- Logo used by Lions' Den
- Founders: Mohammed al-Azizi † Abdel Rahman Suboh † Abdul Hakim Shaheen †
- Founded: July 2022
- Split from: Nablus Brigade and Fatah (in part)
- Country: Palestine
- Allegiance: Hamas and Palestinian Islamic Jihad (political and financial support, according to Israel and the PA)
- Headquarters: Nablus, West Bank, Palestine
- Active regions: West Bank
- Ideology: Big tent
- Size: ~100 (according to Palestinian security sources in 2022)

= Lions' Den (militant group) =

Palestinian faction in the West Bank

The Lions' Den (عرين الأسود) is a Palestinian militant group operating in the Israeli-occupied West Bank.

The group emerged in August 2022, a year of increased violence in the Israeli–Palestinian conflict, and takes its moniker from its co-founder Ibrahim al-Nablusi, a prominent militant from Nablus, nicknamed "The Lion of Nablus", who was killed in an Israeli raid. It comprises members of other Palestinian militant organizations, traditionally opposed by Fatah, including Hamas and Palestinian Islamic Jihad, and disaffected members of Fatah, mainly young and secular. The group is reportedly based in the Old City of Nablus.

The organization was founded by a 25-year-old Palestinian named Mohammed al-Azizi, more commonly known as "Abu Saleh", and his friend Abdel Rahman Suboh, or "Abu Adam", 28 years old. They were both killed in fighting in July 2022. The group has experienced a rise in popularity among Palestinians in the West Bank, spurred by mounting frustration with the over 50 year old Israeli occupation of the West Bank, the seeming permanence of Israeli settlements and an accompanying increasing Israeli settler violence, along with ineffective governance by the Palestinian Authority.

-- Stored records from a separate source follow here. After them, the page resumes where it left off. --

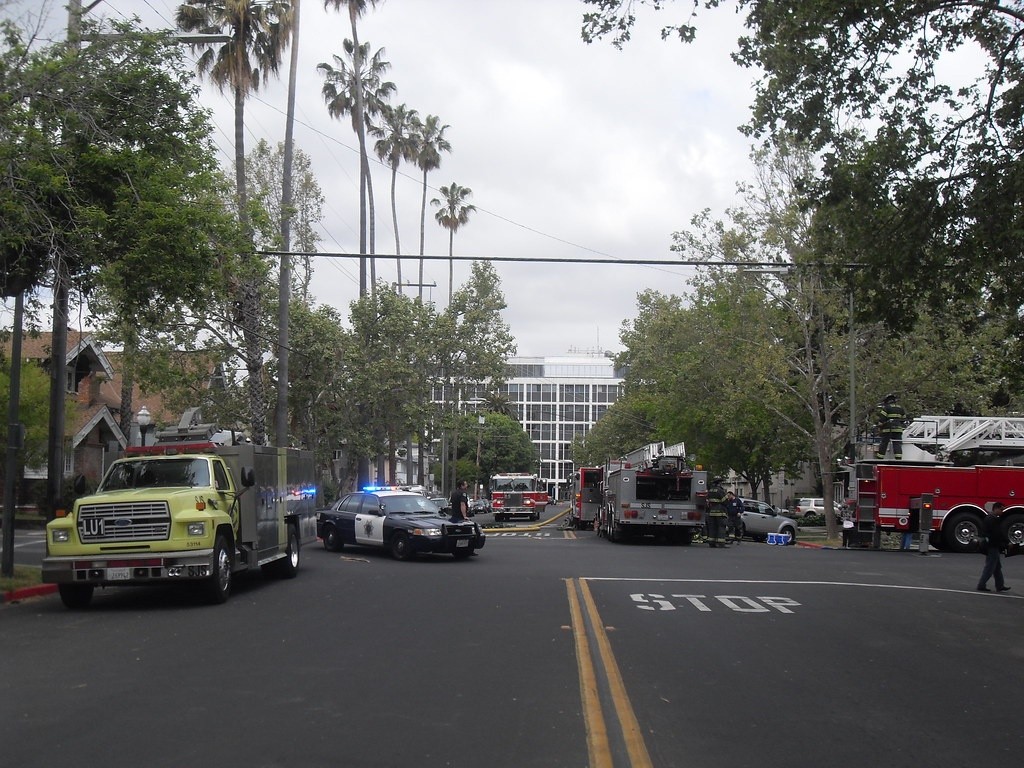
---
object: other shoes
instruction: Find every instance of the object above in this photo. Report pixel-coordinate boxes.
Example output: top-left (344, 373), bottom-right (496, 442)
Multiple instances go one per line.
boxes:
top-left (996, 587), bottom-right (1011, 592)
top-left (737, 540), bottom-right (741, 545)
top-left (471, 553), bottom-right (479, 557)
top-left (709, 544), bottom-right (725, 548)
top-left (977, 586), bottom-right (991, 592)
top-left (728, 540), bottom-right (733, 544)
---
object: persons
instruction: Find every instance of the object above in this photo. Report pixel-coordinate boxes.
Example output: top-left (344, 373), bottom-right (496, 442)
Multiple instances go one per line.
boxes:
top-left (772, 505), bottom-right (777, 512)
top-left (451, 479), bottom-right (479, 556)
top-left (852, 503), bottom-right (857, 518)
top-left (785, 496), bottom-right (791, 510)
top-left (692, 476), bottom-right (745, 548)
top-left (977, 502), bottom-right (1012, 592)
top-left (900, 533), bottom-right (913, 550)
top-left (875, 394), bottom-right (906, 460)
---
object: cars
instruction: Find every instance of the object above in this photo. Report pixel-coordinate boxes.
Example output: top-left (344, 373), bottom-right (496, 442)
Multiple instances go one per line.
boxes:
top-left (548, 495), bottom-right (557, 505)
top-left (727, 498), bottom-right (797, 546)
top-left (313, 486), bottom-right (487, 562)
top-left (405, 483), bottom-right (491, 517)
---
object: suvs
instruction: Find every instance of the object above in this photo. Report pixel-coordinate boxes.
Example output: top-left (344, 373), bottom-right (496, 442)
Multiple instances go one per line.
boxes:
top-left (795, 497), bottom-right (842, 520)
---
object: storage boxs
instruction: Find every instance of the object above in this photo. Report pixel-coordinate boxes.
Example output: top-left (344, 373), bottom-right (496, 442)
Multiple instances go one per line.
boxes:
top-left (766, 533), bottom-right (790, 546)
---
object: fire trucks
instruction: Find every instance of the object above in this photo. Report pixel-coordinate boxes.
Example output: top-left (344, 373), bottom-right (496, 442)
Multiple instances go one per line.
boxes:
top-left (834, 412), bottom-right (1024, 558)
top-left (490, 471), bottom-right (549, 521)
top-left (41, 407), bottom-right (320, 611)
top-left (565, 440), bottom-right (709, 544)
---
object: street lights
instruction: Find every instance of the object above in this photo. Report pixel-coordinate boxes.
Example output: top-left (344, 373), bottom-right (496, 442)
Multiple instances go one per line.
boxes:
top-left (136, 405), bottom-right (152, 447)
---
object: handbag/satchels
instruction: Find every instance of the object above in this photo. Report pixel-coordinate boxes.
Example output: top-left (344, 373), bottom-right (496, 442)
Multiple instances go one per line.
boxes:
top-left (974, 541), bottom-right (989, 556)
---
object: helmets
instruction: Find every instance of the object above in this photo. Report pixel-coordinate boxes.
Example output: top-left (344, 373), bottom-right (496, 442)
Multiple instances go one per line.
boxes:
top-left (710, 476), bottom-right (724, 483)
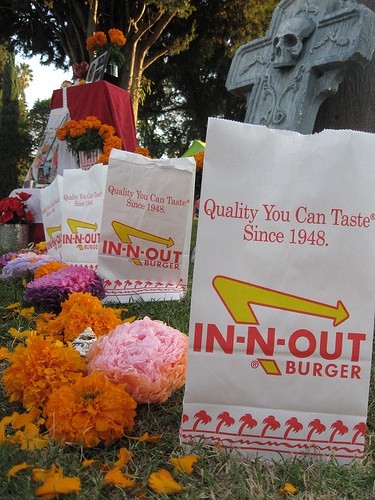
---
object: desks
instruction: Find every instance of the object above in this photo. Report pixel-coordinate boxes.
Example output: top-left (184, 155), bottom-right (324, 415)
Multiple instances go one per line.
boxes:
top-left (51, 81), bottom-right (137, 153)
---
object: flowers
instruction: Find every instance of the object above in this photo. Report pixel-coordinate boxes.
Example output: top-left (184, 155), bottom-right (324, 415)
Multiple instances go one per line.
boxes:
top-left (189, 150), bottom-right (204, 172)
top-left (57, 116), bottom-right (122, 165)
top-left (135, 147), bottom-right (156, 159)
top-left (0, 191), bottom-right (35, 226)
top-left (86, 29), bottom-right (126, 72)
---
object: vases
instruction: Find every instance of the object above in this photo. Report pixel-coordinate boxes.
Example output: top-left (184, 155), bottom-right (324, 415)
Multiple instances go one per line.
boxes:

The group has experienced a rise in popularity among Palestinians in the West Bank, regularly sharing videos of their attacks on TikTok and Telegram. Their TikTok account was suspended in October 2022, leading the group to publish the rest of their videos to their Telegram account, which holds 238,000 subscribers as of 24 February 2023.

==Background==
2022 was the deadliest year in the West Bank for Palestinians since 2015, mostly focused on Nablus and Jenin. There has been a notable rise in violence by extremist Jewish settlers. Following the killing of an Israeli soldier on 11 October 2022, for which the Lions' Den claimed responsibility, Nablus is under a tight siege which Palestinians protest as collective punishment.

== Funding ==
The group receives undisclosed amounts of funds from Hamas and Palestinian Islamic Jihad according to Israeli and Palestinian officials.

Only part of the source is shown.